Scholarly Commentary
In the end, the question was not whether H&K effectively altered public opinion, but whether the combined efforts of America's own government, foreign interests, and private PR and lobbying campaigns drowned out decent and rational, unemotional debate. |
—The power house: Robert Keith Gray and the selling of access and influence in Washington |
The content, presentation, distribution, effectiveness, and purpose of Nayirah's testimony have been the subject of multiple public relations studies.

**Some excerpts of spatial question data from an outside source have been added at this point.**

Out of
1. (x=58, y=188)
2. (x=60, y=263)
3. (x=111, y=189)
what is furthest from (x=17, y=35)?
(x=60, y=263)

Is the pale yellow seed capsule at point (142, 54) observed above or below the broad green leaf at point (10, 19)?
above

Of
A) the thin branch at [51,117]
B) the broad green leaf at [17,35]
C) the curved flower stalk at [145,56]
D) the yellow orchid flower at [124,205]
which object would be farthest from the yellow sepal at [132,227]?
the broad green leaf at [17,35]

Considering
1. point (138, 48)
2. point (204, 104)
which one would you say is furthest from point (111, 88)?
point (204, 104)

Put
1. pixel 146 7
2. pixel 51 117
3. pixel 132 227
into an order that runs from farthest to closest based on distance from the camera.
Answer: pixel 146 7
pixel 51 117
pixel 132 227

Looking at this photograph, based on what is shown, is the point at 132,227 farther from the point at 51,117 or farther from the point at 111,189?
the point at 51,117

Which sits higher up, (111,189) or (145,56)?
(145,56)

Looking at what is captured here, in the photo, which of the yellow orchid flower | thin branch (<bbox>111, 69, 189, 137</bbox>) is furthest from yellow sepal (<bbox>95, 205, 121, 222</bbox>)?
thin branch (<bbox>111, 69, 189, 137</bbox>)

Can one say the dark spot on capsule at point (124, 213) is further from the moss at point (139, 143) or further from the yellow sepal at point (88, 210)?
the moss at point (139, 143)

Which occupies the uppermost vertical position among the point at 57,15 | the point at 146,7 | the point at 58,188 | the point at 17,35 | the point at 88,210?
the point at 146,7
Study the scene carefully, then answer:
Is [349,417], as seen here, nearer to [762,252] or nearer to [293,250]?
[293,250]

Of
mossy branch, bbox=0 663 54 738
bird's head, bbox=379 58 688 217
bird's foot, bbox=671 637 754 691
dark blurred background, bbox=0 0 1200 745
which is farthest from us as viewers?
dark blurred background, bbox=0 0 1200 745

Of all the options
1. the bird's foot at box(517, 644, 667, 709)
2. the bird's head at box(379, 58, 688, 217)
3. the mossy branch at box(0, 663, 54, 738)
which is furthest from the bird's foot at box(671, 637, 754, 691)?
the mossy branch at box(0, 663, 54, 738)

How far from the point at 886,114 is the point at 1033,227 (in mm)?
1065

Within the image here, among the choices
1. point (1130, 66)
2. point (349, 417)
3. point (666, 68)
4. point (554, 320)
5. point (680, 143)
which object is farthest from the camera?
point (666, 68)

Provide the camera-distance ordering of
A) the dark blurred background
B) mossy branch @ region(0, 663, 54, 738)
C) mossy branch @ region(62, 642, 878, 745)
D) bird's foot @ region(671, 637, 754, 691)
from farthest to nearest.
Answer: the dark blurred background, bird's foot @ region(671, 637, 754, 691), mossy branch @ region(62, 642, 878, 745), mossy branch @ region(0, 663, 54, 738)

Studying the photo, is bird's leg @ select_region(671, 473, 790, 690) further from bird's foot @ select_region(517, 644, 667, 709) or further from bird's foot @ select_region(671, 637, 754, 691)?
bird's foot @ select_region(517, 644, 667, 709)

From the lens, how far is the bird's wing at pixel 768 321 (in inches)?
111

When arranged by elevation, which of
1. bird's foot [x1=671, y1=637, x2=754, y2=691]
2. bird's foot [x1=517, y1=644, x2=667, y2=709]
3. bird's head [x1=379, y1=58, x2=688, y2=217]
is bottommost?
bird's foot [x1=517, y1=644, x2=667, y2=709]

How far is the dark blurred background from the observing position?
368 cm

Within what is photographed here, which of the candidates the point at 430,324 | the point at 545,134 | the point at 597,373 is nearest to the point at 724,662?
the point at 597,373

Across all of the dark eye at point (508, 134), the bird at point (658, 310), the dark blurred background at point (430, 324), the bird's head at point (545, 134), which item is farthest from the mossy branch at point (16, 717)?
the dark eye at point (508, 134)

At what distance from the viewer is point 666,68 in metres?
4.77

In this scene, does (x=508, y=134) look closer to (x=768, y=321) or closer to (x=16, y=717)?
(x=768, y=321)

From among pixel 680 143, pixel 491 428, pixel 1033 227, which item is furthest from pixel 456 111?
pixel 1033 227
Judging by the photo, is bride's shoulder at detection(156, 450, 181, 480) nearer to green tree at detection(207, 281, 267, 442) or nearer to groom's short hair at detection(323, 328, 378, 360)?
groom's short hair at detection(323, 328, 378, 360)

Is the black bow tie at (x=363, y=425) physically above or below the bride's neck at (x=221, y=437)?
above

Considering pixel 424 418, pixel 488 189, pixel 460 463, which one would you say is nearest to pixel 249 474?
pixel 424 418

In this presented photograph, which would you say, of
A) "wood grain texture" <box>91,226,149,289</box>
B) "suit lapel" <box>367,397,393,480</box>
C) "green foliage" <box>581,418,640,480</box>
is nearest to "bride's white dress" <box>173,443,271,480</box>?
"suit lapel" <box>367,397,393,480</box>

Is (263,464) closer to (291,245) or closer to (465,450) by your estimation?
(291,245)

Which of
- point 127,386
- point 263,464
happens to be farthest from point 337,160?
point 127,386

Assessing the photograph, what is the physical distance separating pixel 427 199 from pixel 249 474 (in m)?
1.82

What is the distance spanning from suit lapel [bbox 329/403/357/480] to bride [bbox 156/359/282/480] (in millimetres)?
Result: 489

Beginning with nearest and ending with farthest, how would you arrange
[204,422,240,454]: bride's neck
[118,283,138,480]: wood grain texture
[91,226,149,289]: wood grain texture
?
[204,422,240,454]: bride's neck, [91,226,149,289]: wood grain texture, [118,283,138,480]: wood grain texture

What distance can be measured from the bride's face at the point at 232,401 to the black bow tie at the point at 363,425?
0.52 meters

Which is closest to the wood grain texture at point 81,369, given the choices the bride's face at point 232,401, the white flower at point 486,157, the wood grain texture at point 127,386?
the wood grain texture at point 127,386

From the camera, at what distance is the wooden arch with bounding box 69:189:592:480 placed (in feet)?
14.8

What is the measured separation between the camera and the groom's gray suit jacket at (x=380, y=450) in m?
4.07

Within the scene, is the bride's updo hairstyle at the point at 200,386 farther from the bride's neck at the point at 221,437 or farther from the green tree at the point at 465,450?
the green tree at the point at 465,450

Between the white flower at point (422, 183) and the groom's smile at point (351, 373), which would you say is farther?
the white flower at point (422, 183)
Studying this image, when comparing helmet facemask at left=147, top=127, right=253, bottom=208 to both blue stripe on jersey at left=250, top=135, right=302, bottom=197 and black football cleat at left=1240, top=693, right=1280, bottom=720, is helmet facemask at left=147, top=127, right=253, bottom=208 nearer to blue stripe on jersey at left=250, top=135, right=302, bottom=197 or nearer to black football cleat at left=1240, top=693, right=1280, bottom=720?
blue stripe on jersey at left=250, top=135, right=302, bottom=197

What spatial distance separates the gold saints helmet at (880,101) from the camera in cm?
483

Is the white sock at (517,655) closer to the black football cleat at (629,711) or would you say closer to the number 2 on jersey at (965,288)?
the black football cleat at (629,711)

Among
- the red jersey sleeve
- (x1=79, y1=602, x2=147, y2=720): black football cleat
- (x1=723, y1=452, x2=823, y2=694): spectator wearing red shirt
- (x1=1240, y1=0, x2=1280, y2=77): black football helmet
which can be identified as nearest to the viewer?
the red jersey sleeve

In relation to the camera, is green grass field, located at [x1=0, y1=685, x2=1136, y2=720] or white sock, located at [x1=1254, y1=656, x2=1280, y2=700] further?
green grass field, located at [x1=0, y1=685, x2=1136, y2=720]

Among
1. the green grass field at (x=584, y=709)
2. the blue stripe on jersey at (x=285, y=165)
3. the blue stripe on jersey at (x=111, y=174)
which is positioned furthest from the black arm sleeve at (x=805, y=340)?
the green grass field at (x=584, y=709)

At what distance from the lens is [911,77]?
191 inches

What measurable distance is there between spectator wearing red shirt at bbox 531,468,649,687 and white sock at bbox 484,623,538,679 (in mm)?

In his book, Strategic Maneuvering in Argumentative Discourse, Frans H. van Eemeren stating that "visual messages which accompany verbal argumentation can be so drastic that rational argumentation becomes almost impossible" described Nayirah's story as an argumentum ad misericordiam. In the paper The Hill & Knowlton Cases: A Brief on the Controversy by Susanne A. Roschwalb, the author noted that as H&K was a British firm, "what effect did British concerns -such as the possible collapse of its financial institutions, if the Kuwaiti currency, the dinar, became worthless -have on Hill & Knowlton’s efforts?" Ted Rowse, in his article Kuwaitgate — killing of Kuwaiti babies by Iraqi soldiers exaggerated in the The Washington Monthly noted that "Most reporters, having apparently been burned by Hill & Knowlton's handiwork in spreading the original Nayirah story without checking it out, seem to prefer to let the story fade away, passively falling, once again, for the company's public relations guile." John R. MacArthur, who authored Second Front: Censorship and Propaganda in the Gulf War has noted that "at the time, it was the most sophisticated and expensive PR campaign ever run in the U.S. by a foreign government."